Estaba asomada al interior de un pozo circular que a unos diez pies se abría al cielo. Giró la cabeza y cerca vio, bajo la luz tenebrosa, unos escalones de hierro junto a la apertura, lo bastante cerca para que pudiera alcanzarlos y subirse a ellos. En unos minutos fue trepando a gatas por el borde del pozo hasta el fragante jardín iluminado por la luna, en la parte posterior de la iglesia de la abadía.
Se sentó un momento en el borde del muro de piedra circular del pozo, sonriendo con verdadera satisfacción.
Ahora ya tenía todas las piezas principales. Era cuestión de clasificarlas y encajarlas en su sitio.

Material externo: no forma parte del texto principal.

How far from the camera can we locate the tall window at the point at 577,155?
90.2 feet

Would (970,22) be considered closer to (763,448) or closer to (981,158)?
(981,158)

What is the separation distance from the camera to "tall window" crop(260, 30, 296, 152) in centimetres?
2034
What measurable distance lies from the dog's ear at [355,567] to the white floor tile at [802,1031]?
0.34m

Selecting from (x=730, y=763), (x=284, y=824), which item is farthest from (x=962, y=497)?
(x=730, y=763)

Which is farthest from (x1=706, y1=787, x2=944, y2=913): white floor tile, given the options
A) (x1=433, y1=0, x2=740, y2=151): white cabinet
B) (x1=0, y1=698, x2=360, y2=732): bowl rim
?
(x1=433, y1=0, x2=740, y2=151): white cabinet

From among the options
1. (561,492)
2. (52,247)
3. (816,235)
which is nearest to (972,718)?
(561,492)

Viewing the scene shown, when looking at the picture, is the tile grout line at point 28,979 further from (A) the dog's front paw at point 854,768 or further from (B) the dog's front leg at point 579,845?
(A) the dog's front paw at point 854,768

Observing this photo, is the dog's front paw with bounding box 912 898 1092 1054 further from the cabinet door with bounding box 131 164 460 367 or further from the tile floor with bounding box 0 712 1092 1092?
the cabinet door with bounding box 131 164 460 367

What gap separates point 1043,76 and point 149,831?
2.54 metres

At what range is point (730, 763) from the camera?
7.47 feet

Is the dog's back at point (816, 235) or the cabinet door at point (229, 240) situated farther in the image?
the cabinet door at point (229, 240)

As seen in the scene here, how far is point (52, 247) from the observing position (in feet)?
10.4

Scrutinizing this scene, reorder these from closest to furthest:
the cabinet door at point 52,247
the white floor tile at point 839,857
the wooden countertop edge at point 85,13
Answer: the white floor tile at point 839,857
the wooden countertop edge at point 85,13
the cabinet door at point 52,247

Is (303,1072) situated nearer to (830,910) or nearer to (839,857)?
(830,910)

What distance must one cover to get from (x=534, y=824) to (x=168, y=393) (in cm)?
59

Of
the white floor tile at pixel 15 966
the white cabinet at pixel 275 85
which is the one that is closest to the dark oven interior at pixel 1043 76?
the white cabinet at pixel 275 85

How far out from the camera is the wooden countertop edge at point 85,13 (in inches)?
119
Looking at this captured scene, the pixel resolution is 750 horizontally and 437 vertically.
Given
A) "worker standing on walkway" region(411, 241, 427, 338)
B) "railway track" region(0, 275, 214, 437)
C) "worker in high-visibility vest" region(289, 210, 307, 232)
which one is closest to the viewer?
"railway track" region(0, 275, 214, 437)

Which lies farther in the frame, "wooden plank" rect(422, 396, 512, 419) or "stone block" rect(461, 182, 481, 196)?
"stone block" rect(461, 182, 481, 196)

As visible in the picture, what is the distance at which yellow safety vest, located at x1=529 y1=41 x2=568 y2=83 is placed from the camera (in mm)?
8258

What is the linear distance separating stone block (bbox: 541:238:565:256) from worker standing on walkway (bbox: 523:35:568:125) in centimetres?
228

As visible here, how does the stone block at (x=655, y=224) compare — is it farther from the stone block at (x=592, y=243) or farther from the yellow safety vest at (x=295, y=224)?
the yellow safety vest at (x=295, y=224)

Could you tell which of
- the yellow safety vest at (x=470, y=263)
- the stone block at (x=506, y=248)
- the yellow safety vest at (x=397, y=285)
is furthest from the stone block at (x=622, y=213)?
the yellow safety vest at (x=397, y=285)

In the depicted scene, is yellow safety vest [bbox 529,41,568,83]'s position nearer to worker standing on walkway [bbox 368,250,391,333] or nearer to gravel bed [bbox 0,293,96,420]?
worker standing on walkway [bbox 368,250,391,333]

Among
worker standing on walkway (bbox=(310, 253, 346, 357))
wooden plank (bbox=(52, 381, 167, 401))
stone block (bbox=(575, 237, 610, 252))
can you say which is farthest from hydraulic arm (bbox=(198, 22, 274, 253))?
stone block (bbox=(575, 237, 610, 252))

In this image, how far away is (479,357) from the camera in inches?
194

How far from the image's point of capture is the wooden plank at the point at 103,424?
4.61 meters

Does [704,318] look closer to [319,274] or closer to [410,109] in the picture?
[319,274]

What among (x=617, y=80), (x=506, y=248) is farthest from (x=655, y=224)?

Tenía tiempo suficiente para revelar la enmarañada madeja en la asamblea de la mañana.
Capítulo XIX
La iglesia de la abadía se había convertido en dál, o tribunal, para la gran asamblea del Rey Supremo. El recinto rebosaba de gente y tanto religiosos como otras personas no paraban de entrar en tropel. Esta asamblea se consideraba trascendental, pues nadie recordaba que un Rey Supremo hubiera convocado una asamblea fuera de su territorio personal de Meath. En un estrado construido especialmente para la ocasión ante el altar mayor, se sentaba el gran brehon de los cinco reinos de Éireann. Era una persona tan influyente que ni siquiera el Rey Supremo tenía licencia para hablar en las grandes asambleas hasta que aquél lo había hecho. Fidelma era la primera vez que veía a Barrán, e intentó juzgar su personalidad a pesar de que las vestiduras ceremoniales de su cargo ocultaban sus rasgos. Lo único que pudo adivinar fue unos ojos brillantes e imperturbables, una boca severa y de labios finos y una nariz prominente. Podía tener cualquier edad.
Junto a él, en el estrado a su izquierda, estaba sentado su ollamh personal, un abogado erudito con el que consultaba los asuntos legales; luego se sentaban un scriptor y un ayudante para dejar constancia escrita de todo. A la derecha del gran brehon, estaba sentado el Rey Supremo -Sechnassach, señor de Meadi y Rey Supremo de Irlanda. Era un hombre delgado, de unos treinta y cinco años, con rasgos ceñudos y cabello castaño oscuro. Fidelma sabía por su experiencia en Tara que Sechnassach no era un gobernante tan severo y autoritario como parecía. Era un hombre serio con un sentido del humor agudo. Se preguntaba si él recordaría que, sin la ayuda de ella, que resolvió el misterio del robo de la espada ceremonial del Rey Supremo, Sechnassach tal vez nunca se hubiera sentado en el trono. Luego se sintió culpable por haber pensado en eso, como si alguna predisposición en su favor pudiera influir en la voluntad del Rey Supremo.
Junto al rey, estaba sentado Ultan, arzobispo de Armagh, principal apóstol de la fe en los cinco reinos. Era un hombre anciano y adusto, con el cabello blanco y descuidado. Fidelma sabía que Ultan tenía reputación de favorecer a la facción romana y que a menudo había apoyado la idea de que las leyes eclesiásticas deberían desplazar a las leyes civiles de los cinco reinos.
Justo enfrente de esta impresionante reunión de jueces, había un pequeño atril que se había dispuesto como cos-na-dála, la tribuna desde donde cada dálaigh, o abogado, defendería su causa.
A la derecha del altar mayor, en el crucero, los bancos estaban ocupados por los representantes de Laigin, con su fogoso y joven rey, Fianamail, y sus consejeros. Fidelma ya había reconocido el rostro ceñudo y gris del abad Noé de Fearna. Y vio que enfrente, sentado junto a su rey, estaba el delgado y cadavérico Forbassach, que presentaría las demandas de Laigin.
El hermano de Fidelma, Colgú, y sus consejeros ocupaban los bancos que había en el crucero, a la izquierda del altar mayor. Fidelma, como dálaighy sentada junto a su hermano, esperaba su turno para que la llamaran ante el cos-na-dála para exponer el caso en representación del reino de Cashel.